Gesellschaftskritik ist oft verbunden mit weltanschaulichen (ideologischen) Meinungen bzw. Überzeugungen; es gibt daher keine allgemeingültige Ansicht darüber, was „die“ Gesellschaftskritik beinhalten muss.

Geschichte[Bearbeiten | Quelltext bearbeiten]
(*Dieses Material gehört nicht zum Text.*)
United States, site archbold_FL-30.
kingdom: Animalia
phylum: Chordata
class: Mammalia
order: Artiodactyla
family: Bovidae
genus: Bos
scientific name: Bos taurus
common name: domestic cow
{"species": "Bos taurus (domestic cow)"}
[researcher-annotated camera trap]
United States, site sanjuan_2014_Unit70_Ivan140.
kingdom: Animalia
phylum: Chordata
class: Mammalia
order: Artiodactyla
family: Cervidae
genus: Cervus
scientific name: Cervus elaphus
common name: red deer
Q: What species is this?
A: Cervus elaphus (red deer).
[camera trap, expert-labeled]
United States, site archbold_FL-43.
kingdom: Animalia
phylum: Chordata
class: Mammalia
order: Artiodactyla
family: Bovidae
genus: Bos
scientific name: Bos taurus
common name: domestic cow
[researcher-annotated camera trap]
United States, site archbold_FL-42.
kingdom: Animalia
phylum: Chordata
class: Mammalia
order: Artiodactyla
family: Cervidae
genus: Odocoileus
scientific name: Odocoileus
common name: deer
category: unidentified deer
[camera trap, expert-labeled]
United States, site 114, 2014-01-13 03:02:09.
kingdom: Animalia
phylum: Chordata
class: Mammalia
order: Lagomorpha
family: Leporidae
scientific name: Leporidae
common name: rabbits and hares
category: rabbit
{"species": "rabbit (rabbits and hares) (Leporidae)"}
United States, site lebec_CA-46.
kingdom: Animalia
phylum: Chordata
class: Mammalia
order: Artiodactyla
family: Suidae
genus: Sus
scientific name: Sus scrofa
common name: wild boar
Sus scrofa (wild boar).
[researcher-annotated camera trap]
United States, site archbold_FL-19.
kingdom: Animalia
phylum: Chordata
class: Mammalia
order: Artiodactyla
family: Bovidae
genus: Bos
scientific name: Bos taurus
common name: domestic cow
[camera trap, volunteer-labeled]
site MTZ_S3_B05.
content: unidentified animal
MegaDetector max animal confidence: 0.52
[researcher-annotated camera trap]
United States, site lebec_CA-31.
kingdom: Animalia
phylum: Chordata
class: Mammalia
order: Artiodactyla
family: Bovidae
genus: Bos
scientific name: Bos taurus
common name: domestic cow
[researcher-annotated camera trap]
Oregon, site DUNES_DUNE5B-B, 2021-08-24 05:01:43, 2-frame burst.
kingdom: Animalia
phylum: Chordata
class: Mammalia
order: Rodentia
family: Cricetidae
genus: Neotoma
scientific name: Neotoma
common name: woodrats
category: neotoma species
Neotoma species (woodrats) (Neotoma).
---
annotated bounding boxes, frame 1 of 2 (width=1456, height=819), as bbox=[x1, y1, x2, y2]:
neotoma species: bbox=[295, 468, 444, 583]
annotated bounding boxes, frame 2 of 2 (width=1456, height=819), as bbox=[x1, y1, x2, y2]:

Die Ursprünge der modernen Gesellschaftskritik reichen wenigstens bis in die Zeit der Aufklärung zurück. Radikale Aufklärer wie Jean Meslier gaben sich jedoch nicht mit der damaligen, im Kern als Religionskritik anzusehende Gesellschaftskritik allein zufrieden. Im Zentrum seiner Kritik stand das Leid der Bauern. Daneben gab es auch eine Zivilisationskritik aus religiösen Gründen wie die, welche von den Quäkern in England ausging und sich z. B. in den Grundsätzen der moralischen Behandlung zeigte. Jean-Jacques Rousseau entfaltete eine Gesellschaftskritik in seiner politischen Philosophie und seiner Pädagogik, die durch die französische Revolution Verbreitung fand.

Akademische Gesellschaftskritik[Bearbeiten | Quelltext bearbeiten]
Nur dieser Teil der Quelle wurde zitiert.